AB InBev a déclaré dans un commentaire qu’elle ne pouvait pas confirmer officiellement les chiffres de vente, car ils ne proviennent pas de ses propres sources, mais de Bump Williams Consulting. AB InBev n’a pas pu commenter ces sources.

Pas de perte de valeur particulière

Les États-Unis ont contribué à hauteur de 30 % au bénéfice d’exploitation d’AB InBev jusqu’à l’année dernière et restent le principal moteur de profit du groupe. Cela se traduit également dans la structure du bilan. Les activités aux États-Unis pèsent lourd. Le total du bilan s’élevait à 213 milliards de dollars à la fin de l’année dernière, tandis que le goodwill (ou valeur totale des actifs) aux États-Unis s’élevait à 34 milliards de dollars. À cela s’ajoutent les marques : 22 milliards de dollars pour les marques américaines. Les capitaux propres s’élevaient à 84 milliards d’euros à la fin de l’année dernière.

Pourtant, un spécialiste de la comptabilité internationale (IFRS) n’est pas surpris que de lourdes dépréciations ne se soient pas encore matérialisées dans la division américaine du brasseur mondial. Ces dépréciations sont déterminées en partie par des projections de flux de trésorerie futurs. Elles s’étalent sur plusieurs années et ne se limitent pas à l’année catastrophique 2023. Les ventes pourraient à nouveau s’améliorer au cours des années suivantes.

Il est important de noter que ces flux de trésorerie tiennent également compte des scénarios de crise. Ceux-ci sont déterminés à l’avance et doivent supposer des évolutions “raisonnablement prévisibles”. L’affaire qui a éclaté autour de Bud Light était difficilement prévisible.

À l’automne, une entreprise élabore des scénarios pour l’année suivante. Le spécialiste de la comptabilité IFRS souligne donc qu’il sera particulièrement important d’être vigilant sur les informations et perspectives fournies dans les états financiers de l’exercice 2023. Quelles hypothèses AB InBev utilisera-t-elle pour déterminer la valeur du goodwill ? Quels scénarios de stress seront pris en compte ? Les faibles ventes persisteront-elles ? Ou le brasseur s’attend-il à une reprise dans un avenir proche ?

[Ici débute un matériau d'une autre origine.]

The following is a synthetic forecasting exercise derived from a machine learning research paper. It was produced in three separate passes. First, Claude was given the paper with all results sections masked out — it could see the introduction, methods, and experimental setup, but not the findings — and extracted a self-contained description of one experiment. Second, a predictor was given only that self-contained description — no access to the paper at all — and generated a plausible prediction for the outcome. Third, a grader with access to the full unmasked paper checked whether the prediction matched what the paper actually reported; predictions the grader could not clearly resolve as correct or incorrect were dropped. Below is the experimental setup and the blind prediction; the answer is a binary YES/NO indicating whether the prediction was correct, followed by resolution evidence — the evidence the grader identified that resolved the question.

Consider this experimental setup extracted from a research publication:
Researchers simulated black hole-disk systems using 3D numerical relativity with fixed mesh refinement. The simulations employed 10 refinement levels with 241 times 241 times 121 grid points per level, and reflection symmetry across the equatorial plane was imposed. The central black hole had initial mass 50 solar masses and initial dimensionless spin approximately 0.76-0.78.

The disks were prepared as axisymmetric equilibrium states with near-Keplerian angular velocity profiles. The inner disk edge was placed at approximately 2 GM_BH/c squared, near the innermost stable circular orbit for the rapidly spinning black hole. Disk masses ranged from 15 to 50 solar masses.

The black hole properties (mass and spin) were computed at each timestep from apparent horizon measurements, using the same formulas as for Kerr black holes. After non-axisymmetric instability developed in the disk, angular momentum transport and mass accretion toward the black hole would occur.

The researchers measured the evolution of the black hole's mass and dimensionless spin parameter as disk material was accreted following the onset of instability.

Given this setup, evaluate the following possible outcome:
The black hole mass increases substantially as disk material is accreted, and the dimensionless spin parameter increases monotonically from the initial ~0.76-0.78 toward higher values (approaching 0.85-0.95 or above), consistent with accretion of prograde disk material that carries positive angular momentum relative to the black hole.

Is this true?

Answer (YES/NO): YES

Un profond clivage politique

Un ancien cadre supérieur d’AB InBev s’attend à ce que l’affaire Bud Light ait un impact clair sur l’exercice 2023, et probablement bien au-delà. Le redressement prendra du temps. Cependant, la dépréciation de la valeur n’a généralement rien à voir avec des événements “temporaires”. Pour cela, il faut que les problèmes soient structurels. Il est trop tôt pour en juger. L’affaire Bud Light reflète principalement la profonde déchirure politique des États-Unis. Les marques sont utilisées sans vergogne à des fins politiques. Bud Light, qui était jusqu’à récemment la bière préférée de l’Américain moyen, est une cible facile.

Dans sa réaction, AB InBev a fait référence à un récent rapport d’analyse positif du gestionnaire d’actifs TD Cowen, selon lequel la tempête autour de Bud Light ne s’intensifierait pas davantage et se calmerait à partir de l’année prochaine. Il est vrai que le brasseur disposera encore de moins d’espace pour ses marques dans les rayons des magasins pendant un certain temps. Mais à partir du printemps prochain, le ciel devrait s’éclaircir peu à peu. TD Cowen a fixé un objectif de prix de 63 euros pour les actions AB InBev. Vendredi dernier, le cours a clôturé à 53,3 euros.